The state recognition awards drive a wedge into schools where staff and parents can't agree how to spend the money.


© St. Petersburg Times, published December 9, 2001

The state recognition awards drive a wedge into schools where staff and parents can't agree how to spend the money.

When school recognition awards were announced in August, Carrollwood Elementary School principal Janet King didn't get overly excited. She didn't make giddy announcements over the intercom about the school's $77,339 windfall.

Some on her staff wondered why.

"I was thinking "If they only knew what they were getting into,' " King recalled.

The first-year principal already had experience spending school recognition money at another school. She knew that sometimes it's tough to put tens of thousands of dollars on the table and ask staff and parents to agree on what to do with it.

"Let's just say it can get extremely complicated," King said.

Now in its third full year, the state's school recognition program continues to present both a blessing and a curse to school staffs across the Tampa Bay area and the state.

During a tough year like this when budgets are being slashed, the money -- earned by schools with exceptional or improved test scores -- is a godsend. And at many of the 842 schools that shared in the $76-million statewide, staffs and parents simply set priorities, took votes and spent the money.

But in schools around the state, staffs and parents struggle mightily to do the right thing.

At some schools, staffs reach an impasse and simply cannot agree. Feelings are hurt. Votes are taken and retaken. Mediators are brought in. At one school, a parent filed a grievance, and now a district panel will have to decide whether the process was handled properly.

"It's real interesting what the money brings out in people," said Betty Lou Turner, principal at Tampa Palms Elementary.

* * *

To many people in Wauchula, the two elementary schools in town are sort of like two parts of one school.

Hardee County's North Wauchula Elementary handles kindergarten, first and second grades. Wauchula Elementary handles grades 3, 4 and 5.

Only one of them is eligible for school recognition money. And sure enough, Wauchula earned an A rating from the state, good for a $68,520 school recognition award.

"The question was, should some of the money go to the teachers at the feeder school, since they prepared all those kids in the earlier grades," said Greg Dick, deputy superintendent for the Hardee schools district, which has six schools. The vote was entirely in the hands of Wauchula Elementary.

"You have to remember, people at those schools are related to each other," Dick said. "They go to the same church together. They're neighbors. They've known each other their entire lives.

_ _ _ _

### [TASK A]
In the article on school recognition awards, how large was Carrollwood Elementary School's award?
### [TASK B]
Reproduce the school recognition awards article from "When school recognition" to "school's $77,339 windfall.".
### [TASK C]
Resume the article on school recognition awards from its last sentence.

### [DATA]

_ _ _ _

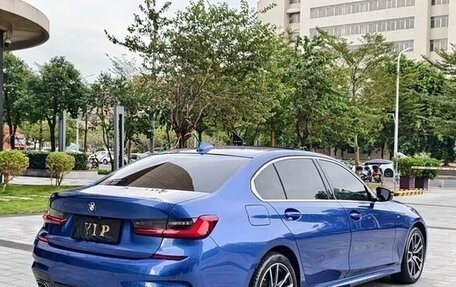 BMW 3 серия, 2022 год, 2 750 004 рублей, 5 фотография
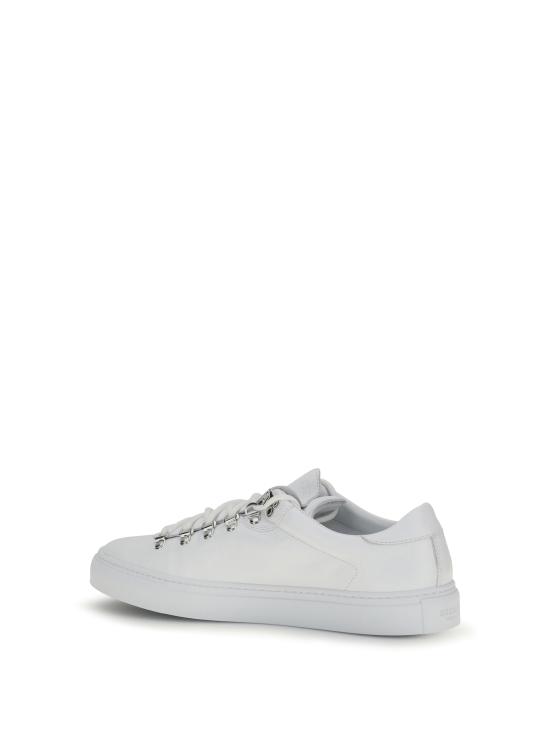 26SS 디엠므 스니커즈 DI23SPMLMS01L001 WHI WHITE - DIEMME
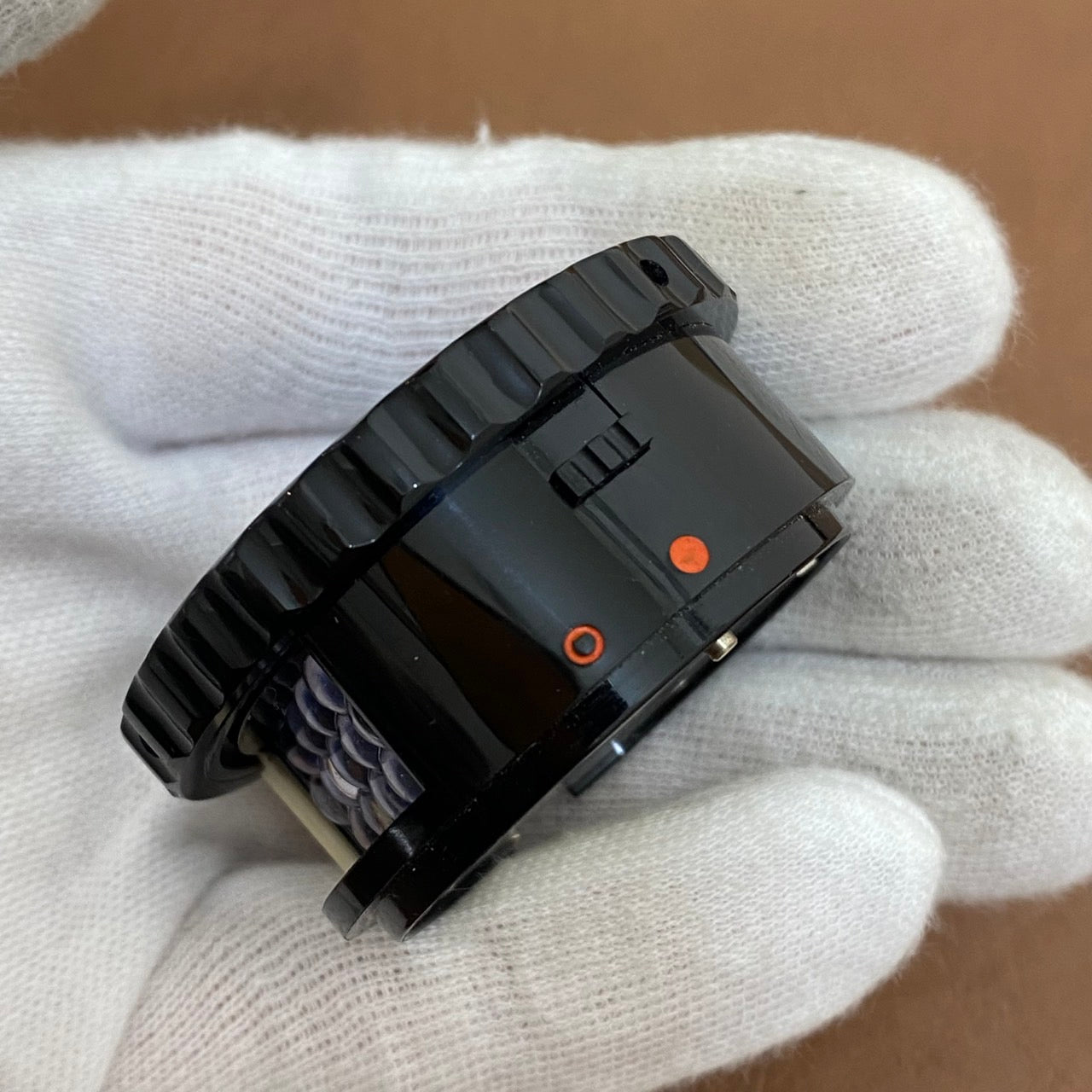 Hasselblad ノブメーター 露出計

_ _ _ _

### [RESULT A]
$77,339

### [RESULT B]
When school recognition awards were announced in August, Carrollwood Elementary School principal Janet King didn't get overly excited. She didn't make giddy announcements over the intercom about the school's $77,339 windfall.

### [RESULT C]
"So you're not just voting on something simple."

The Wauchula Elementary staff decided to give itself bonuses and not to include the feeder school.

At Palm Harbor Middle School, their A rating from the state earned them a $138,468 school recognition award.

The staff drew up a list of possibilities for spending the money. At one extreme was the idea of spending all the money on bonuses. At the other, spending all the money on equipment at the school.

"The (school advisory council) said absolutely no to some options," said principal Pegoty Lopez. "As far as giving all the money to the teachers, they said no. We came up with a combination."

"We helped our school. We put some money into a fund. We rewarded the teachers," said parent Nancy Hudson, the co-chairwoman of the Palm Harbor Middle School Advisory Council. "Since the SAC had to give its blessing, we didn't it spent all in one area."

Lopez said the conversations got complicated when it came time to decide who on the staff should get money. Money can go to teachers only. Or to all staff, including custodians and lunchroom workers.

"There's the question of whether a fifth-grade teacher should get more money because it's her kids who took the test," Lopez said. "Then you have the custodian who says, "Fine. Next time one of your kids throws up, I'll send you a mop.' " The money was shared among staff members.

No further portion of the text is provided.